Some Terraform resources generate no cloud infrastructure. They calculate values, persist them in state between runs, and act as stable, plan-time-known data sources for other resources.

Native Terraform functions like timestamp() and uuid() are impure - they return a different value every time they are called. Using them inside resource arguments causes eternal drift: Terraform always detects a change, even immediately after a successful apply. State-only resources solve this by generating the value once, saving it to state, and keeping it stable across plans.

Generates random passwords, UUIDs, integers, and readable names:

resource "random_password" "db" {
length = 24
special = true
keepers = {
# Regenerate the password only when the DB instance name changes
db_instance = var.db_instance_name
}
}
resource "aws_db_instance" "main" {
password = random_password.db.result
}

Avoids drift from the impure timestamp() function:

ResourcePurpose
time_staticRecords the timestamp of first creation; never changes
time_offsetRecords a time offset (e.g. 2 hours in the future)
time_rotatingHolds a timestamp that automatically regenerates after a configured lifespan
time_sleepIntroduces a deliberate delay in the execution graph - useful for waiting for a provisioning script on one machine to finish before launching a dependent resource

null_resource fully implements the Terraform lifecycle (create/update/delete) but does absolutely nothing.

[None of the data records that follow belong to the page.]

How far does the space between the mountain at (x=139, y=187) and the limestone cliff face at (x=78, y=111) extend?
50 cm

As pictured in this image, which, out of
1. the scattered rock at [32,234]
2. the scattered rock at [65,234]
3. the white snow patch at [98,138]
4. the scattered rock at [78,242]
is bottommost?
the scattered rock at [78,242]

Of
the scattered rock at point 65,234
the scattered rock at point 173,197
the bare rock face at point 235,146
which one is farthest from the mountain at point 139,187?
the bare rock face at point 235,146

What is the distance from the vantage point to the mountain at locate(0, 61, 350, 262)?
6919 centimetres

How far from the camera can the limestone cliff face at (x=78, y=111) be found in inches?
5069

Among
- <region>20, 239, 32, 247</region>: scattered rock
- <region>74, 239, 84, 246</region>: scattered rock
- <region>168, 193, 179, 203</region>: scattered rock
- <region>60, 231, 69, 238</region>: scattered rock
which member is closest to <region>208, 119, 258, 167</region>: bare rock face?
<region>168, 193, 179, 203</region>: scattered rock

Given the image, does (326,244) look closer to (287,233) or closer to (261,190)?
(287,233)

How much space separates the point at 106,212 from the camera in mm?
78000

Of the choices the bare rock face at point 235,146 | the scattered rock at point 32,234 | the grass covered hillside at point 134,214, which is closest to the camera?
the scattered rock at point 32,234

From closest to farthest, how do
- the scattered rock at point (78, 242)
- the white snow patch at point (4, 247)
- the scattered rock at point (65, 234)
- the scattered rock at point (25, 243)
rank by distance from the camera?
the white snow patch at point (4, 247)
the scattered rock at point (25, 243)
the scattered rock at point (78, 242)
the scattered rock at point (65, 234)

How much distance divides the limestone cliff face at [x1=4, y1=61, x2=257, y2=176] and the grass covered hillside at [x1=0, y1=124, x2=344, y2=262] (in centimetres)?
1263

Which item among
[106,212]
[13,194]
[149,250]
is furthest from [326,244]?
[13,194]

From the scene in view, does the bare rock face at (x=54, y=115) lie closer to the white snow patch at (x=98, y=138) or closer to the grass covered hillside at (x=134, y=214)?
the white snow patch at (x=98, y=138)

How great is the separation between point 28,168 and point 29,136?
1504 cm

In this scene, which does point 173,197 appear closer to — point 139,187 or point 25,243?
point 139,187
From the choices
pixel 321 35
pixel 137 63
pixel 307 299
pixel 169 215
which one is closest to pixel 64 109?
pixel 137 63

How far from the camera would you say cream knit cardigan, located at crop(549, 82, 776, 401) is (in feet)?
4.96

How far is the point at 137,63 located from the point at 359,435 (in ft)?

Primary uses:

  • Testing CI/CD pipelines and Terraform automation without spinning up real infrastructure
  • Historically: running custom provisioner blocks

The modern replacement for null_resource, built directly into Terraform - no provider download required.

# Solve the replace_triggered_by limitation: lifecycle rules cannot
# natively reference local variables, but they can reference resources
resource "terraform_data" "trigger" {
input = local.config_hash
}
resource "aws_instance" "web" {
ami = data.aws_ami.ubuntu.id
instance_type = "t3.micro"
lifecycle {
replace_triggered_by = [terraform_data.trigger]
}
}

Prefer terraform_data over null_resource in all new code.